Yong Loo Lin School of Medicine recently received a S$25 million gift from the Yong Loo Lin Trust to work with the National University Cancer Institute, Singapore (NCIS) to develop new models of cancer care through research and education. This is on top of the Trust's S$100 million gift to the School of Medicine in 2005 for research and scholarship in various diseases, including cancer. The new donation will focus on improving the prevention, screening, diagnosis and treatment of cancer at NCIS located at the National University Hospital (NUH).

In recognition of the latest contribution, NCIS' new facility at the NUH Medical Centre will be named the Yong Siew Yoon Wing, after the daughter of the late Dr Yong Loo Lin. A matching grant from the Singapore Government will see the fund totalling up to S$50 million.

NUS President Professor Tan Chorh Chuan expressed heartfelt appreciation for the Trust's "transformational gift" and continuing support over the years, which also included a S$50 million donation to the Yong Siew Toh Conservatory of Music. "The Yong Loo Lin Trust has truly been pivotal in shaping the future of education in medicine and music in Singapore," he said.

NUS Vice-Provost for Academic Medicine and Director of NCIS, Professor John Wong, Isabel Chan Professor in Medical Sciences, said that with increased life expectancy, an estimated one in three people in Singapore is expected to be afflicted by cancer in their lifetime.

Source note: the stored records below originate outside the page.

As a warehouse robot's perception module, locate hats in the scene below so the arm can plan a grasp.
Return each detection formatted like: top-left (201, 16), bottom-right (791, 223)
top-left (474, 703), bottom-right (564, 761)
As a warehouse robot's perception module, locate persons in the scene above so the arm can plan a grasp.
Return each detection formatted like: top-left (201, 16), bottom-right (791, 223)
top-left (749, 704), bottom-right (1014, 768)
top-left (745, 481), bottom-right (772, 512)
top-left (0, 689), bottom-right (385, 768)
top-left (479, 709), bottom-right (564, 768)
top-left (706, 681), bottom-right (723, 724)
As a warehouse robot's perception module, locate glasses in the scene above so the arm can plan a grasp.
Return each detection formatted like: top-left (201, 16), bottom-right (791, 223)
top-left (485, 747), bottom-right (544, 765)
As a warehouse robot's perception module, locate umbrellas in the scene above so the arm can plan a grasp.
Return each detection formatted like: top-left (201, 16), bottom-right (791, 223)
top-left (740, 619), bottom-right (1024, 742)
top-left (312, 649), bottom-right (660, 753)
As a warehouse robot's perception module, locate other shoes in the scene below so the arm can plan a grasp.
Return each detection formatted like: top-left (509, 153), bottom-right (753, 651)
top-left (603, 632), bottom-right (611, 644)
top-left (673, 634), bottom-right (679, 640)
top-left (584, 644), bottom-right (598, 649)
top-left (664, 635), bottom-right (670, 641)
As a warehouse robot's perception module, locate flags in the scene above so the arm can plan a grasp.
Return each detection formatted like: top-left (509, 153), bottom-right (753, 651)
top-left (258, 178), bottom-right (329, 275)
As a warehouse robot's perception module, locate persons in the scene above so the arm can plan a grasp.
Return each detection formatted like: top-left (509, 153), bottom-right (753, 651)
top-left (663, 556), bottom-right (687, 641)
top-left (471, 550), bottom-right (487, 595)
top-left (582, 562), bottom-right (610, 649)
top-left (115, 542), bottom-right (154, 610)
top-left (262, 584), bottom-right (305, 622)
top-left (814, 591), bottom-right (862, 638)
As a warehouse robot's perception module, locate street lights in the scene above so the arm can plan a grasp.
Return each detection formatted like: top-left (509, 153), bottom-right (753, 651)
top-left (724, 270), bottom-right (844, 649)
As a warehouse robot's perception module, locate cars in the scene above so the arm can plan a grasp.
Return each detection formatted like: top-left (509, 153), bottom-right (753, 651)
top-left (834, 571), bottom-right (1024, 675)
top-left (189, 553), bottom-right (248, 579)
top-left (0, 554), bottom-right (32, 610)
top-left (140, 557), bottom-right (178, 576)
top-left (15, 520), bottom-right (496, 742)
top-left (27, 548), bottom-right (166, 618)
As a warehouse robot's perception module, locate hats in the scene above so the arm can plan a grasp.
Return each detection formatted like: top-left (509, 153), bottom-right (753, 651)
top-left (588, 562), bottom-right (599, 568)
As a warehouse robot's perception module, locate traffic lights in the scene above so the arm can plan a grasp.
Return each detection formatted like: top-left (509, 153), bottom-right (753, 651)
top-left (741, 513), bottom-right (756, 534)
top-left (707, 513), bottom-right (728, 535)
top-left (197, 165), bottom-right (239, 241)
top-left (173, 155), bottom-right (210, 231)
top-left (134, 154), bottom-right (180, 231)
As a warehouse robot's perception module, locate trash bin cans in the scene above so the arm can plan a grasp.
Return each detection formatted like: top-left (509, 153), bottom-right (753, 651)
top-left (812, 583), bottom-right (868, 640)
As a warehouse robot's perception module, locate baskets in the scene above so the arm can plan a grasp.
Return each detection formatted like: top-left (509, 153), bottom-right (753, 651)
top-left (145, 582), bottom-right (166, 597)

Thus the disease is a key area of research and education, with NCIS and the Cancer Science Institute of Singapore leading the efforts on campus.

The new funding will allow clinicians and clinician-scientists to work with Singapore and overseas researchers to discover treatments, as well as support clinical trials which will benefit local and Asian patients.

The University has also received S$750,000 from the Tsao Foundation to further investigation into ageing, including the critical issues of disability and frailty, caregiver needs, retirement and long-term care. Current work into such key topics in Singapore and the region has been lacking, and findings will help decision makers formulate policies for the elderly.

The new donation will fund the Tsao-NUS Ageing Research Initiative set up in 2009 through a gift from the Tsao Foundation which focuses on four main areas - healthy ageing, caregiving, long-term care financing and evaluation of an intervention programme for seniors. Over the next three years, the team will also explore three new project areas: employment among older Singaporeans; nursing home placement and intergenerational solidarity; and examining retirement transitions pathways of older Singaporeans.

Dr Mary Ann Tsao, President of the Tsao Foundation, said: "In renewing our gift to the Initiative for another three years, we look towards our continued contribution to developing evidence-based programme solutions, informing policy, and ultimately, empowering older persons in Singapore and beyond to reach their potential for health, social participation and well-being."

Associate Professor Angelique Chan, Director of Tsao-NUS Ageing Research Initiative, said the funding has contributed to the creation of research evidence on local ageing, as well as supported international work that generated valuable knowledge about ageing. She also highlighted the key role that NUS can play in synergising work across multiple disciplines such as social sciences, medicine and policy.